= SHORT PROBLEM 1 =
In the text on building an AuthZ retriever, translate this sentence into Spanish: "The following code adds access control in the retrieval process."
= SHORT PROBLEM 2 =
From the text on building an AuthZ retriever, copy everything from "In the following" down to "your Pangea project.".

= PAGE TEXT =

※

You can now check the permissions set in the authorization schema and the role assignments using AuthZ [APIs](https://pangea.cloud/docs/api/authz) or an [SDK](https://pangea.cloud/docs/sdk/python/authz) for the supported environments.

> For more information on setting up the advanced capabilities of the AuthZ service and how to use it, visit the [AuthZ documentation](https://pangea.cloud/docs/authz/overview).

#### Create an AuthZ retriever

In the following example, we will extend the [VectorStoreRetriever](https://api.python.langchain.com/en/latest/vectorstores/langchain_core.vectorstores.VectorStoreRetriever.html#langchain_core.vectorstores.VectorStoreRetriever) class with a custom filter based on permissions and assignments saved in AuthZ. The retriever will use Pangea's Python [SDK](https://pangea.cloud/docs/sdk/python/authz#perform-a-check-request) to interact with the service in your Pangea project.

The following code adds access control in the retrieval process.

In [33]:
from langchain_core.vectorstores import VectorStore, VectorStoreRetriever
from pangea import PangeaConfig
from pangea.services import AuthZ
from pangea.services.authz import Resource, Subject

class AuthzRetriever(VectorStoreRetriever):
    def __init__(
        self,
        vectorstore: VectorStore,
        subject_id: str,
    ):
        """
        Args:
            vectorstore: Vector store used for retrieval
            subject_id: Unique identifier for the subject, whose permissions will be used to filter documents
        """

        super().__init__(vectorstore=vectorstore)

        self._client = AuthZ(token=os.getenv("PANGEA_AUTHZ_TOKEN"), config=PangeaConfig(domain=os.getenv("PANGEA_DOMAIN")))
        self._subject = Subject(type="user", id=subject_id)
        self.search_kwargs["filter"] = self._filter

    def _filter(self, metadata: dict[str, str]) -> bool:
        """Filter documents based on the subject's permissions in AuthZ."""

        resource_type: str | None = metadata.get("resource_type")

        # Disallow access to untagged resources.
        if not resource_type:
            return False

        # Allow unrestricted access to public resources.
        if resource_type == "public":
            return True

        response = self._client.check(resource=Resource(type=resource_type), action="read", subject=self._subject)

※

= COLLECTED MATERIAL =
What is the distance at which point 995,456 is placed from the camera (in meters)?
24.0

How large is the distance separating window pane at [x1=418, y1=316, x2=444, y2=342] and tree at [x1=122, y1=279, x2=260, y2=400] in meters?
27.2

※

= FULL ANSWER 1 =
El siguiente código añade control de acceso en el proceso de recuperación.

= FULL ANSWER 2 =
In the following example, we will extend the [VectorStoreRetriever](https://api.python.langchain.com/en/latest/vectorstores/langchain_core.vectorstores.VectorStoreRetriever.html#langchain_core.vectorstores.VectorStoreRetriever) class with a custom filter based on permissions and assignments saved in AuthZ. The retriever will use Pangea's Python [SDK](https://pangea.cloud/docs/sdk/python/authz#perform-a-check-request) to interact with the service in your Pangea project.